Plath shook her head. The movement twisted the ground beneath her. “They aren’t moving. Burnofsky doesn’t have a controller. They’re just stuck there.”
It took them a few seconds to realize what had happened, and then Keats grinned at Plath. “You mean we just captured a dozen nanobots? I’ve got to believe that will be useful.”
Nijinsky drove from New York down to DC. Down the Jersey Turnpike. Night traffic, cars zooming past the rented van, his eyes bleary, attention fading, eyes peeled for a Starbucks because he needed a serious jolt of caffeine.

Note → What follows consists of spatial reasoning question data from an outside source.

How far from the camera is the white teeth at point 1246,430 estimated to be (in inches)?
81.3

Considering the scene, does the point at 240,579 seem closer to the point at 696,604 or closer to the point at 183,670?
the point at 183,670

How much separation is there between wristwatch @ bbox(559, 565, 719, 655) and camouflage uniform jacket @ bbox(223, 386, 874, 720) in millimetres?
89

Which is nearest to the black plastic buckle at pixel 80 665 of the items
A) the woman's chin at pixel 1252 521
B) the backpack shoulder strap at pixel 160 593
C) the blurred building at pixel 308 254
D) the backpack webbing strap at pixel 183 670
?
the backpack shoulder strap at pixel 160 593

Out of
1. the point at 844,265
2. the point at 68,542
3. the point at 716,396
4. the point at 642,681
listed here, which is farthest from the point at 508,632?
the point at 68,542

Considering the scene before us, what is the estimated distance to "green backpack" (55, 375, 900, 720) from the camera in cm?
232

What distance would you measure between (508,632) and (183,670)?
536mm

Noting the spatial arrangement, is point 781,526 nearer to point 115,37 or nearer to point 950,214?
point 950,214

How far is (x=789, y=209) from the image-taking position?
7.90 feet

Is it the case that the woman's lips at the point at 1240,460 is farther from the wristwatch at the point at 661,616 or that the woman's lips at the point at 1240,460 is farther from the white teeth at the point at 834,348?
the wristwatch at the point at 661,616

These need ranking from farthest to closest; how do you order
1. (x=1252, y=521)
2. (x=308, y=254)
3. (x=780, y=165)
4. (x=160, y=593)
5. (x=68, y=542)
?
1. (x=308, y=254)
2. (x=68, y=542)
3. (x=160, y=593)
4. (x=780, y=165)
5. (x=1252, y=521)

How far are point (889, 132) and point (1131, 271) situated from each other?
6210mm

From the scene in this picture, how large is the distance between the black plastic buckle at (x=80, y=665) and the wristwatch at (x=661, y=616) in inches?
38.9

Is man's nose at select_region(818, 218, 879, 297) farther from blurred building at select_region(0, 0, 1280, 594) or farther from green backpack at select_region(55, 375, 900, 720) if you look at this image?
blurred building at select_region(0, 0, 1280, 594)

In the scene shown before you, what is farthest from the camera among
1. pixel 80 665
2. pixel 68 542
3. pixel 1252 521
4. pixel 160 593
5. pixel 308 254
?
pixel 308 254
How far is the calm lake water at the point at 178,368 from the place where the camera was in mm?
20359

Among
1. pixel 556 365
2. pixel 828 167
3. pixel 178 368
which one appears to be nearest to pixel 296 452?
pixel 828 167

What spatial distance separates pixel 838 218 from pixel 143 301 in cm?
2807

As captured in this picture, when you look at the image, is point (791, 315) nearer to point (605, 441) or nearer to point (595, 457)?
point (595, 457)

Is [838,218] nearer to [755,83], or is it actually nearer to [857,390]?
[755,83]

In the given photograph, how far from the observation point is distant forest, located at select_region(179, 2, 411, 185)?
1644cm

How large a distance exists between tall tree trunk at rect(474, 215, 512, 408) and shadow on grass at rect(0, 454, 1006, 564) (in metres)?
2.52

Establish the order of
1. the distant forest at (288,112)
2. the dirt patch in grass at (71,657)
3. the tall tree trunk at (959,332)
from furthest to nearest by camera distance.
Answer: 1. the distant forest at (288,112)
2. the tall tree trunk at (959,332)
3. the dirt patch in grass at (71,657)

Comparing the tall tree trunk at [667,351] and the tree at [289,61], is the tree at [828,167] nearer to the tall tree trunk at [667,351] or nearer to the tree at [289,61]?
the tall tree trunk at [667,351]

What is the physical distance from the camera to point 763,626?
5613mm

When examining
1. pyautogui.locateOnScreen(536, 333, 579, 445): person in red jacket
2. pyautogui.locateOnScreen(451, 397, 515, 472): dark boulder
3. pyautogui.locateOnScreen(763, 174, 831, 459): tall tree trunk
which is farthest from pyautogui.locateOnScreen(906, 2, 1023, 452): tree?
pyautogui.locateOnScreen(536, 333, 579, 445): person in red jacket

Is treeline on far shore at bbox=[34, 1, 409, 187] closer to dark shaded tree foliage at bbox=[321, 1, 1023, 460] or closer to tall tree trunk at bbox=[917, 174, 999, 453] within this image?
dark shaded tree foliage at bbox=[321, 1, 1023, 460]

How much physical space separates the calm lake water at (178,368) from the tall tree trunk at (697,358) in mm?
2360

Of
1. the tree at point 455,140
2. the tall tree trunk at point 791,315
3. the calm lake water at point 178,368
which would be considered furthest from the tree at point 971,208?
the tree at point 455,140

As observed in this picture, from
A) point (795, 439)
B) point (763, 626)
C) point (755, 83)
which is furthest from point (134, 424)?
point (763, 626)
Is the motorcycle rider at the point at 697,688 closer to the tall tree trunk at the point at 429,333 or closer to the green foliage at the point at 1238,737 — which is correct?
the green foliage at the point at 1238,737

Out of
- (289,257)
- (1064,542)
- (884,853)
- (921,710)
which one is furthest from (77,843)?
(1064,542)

A triple cappuccino. Yeah. That would get him most of the way. He was fantasizing about it. Imagining the foam, the bitterness underneath it . . .
There was a loud bang. Not the first, but still startling. The madman shackled in the backseat kicked at the seat and growled.
Strange, Nijinsky thought mordantly. He would have pegged Vincent as a quiet sort of crazy. Not a kicker. Not a growler.
Anya Violet was beside Vincent, occasionally laying a soothing hand on his arm, saying little.
Wilkes rode shotgun. She seemed nervous.
“I don’t like going through Maryland,” she muttered.
“It’s not a very big state,” Nijinsky said.
“Big enough,” Wilkes said. “This is where I come from. Where I had my …you know.”
“Ah,” Nijinsky said. “I forgot it was in Maryland.”
“What was in Maryland?” Anya asked.
Nijinsky shot a look at her in the rearview mirror. “Not your concern, Doctor.”
“Arson and attempted murder,” Wilkes said with relish. “Arson. True. Attempted murder? Not true. I had a sort of disagreement with the football team at my school.”
“Disagreement?” Anya asked. She was bored, ready for a story.
“They thought they could rape me and I couldn’t do anything because I was just the freaky chick and who would believe me? They were right that no one would believe me. But they overlooked the fact that I could set the bleachers in their gym on fire. And also their locker room.” She smiled a dangerous smile. “Yeah, that was our disagreement.”
Anya asked from the dark backseat, “Did you get them?” There was a hard edge to her voice.
“I wasn’t out to kill anyone. Like I said: the attempted murder charge on me is crap. Arson, sure. Molotov cocktails. You know … Hey, you would, right? Weren’t they a Russian invention? Then you probably know: you get wine bottles and fill them with gasoline and stuff a rag in.”
No one said anything. So Wilkes added, “The trick is you have to break the bottle after you light the rag. That was the hard part, actually. It’s easy to get them burning, but it’s not like in the movies where stuff just blows up. They’ll just burn like a candle unless you throw them and smash them.”
“Yeah,” Nijinsky said, because he couldn’t think of what else to say. He was fully awake now. That was good.
“I kind of had to side-arm them up against the metal bleacher support poles. Easier in the locker room because they had barbells. Those broke the hell out of the bottles.”
“Good for you” Anya said, garbling the r sound with her Russian accent. “Take back what is yours: pride.”
Nijinsky glanced up in the rearview mirror and saw her smiling. Was he the only sane one in the van?
“Anyway, I’m not popular in Glen Burnie, Maryland,” Wilkes said.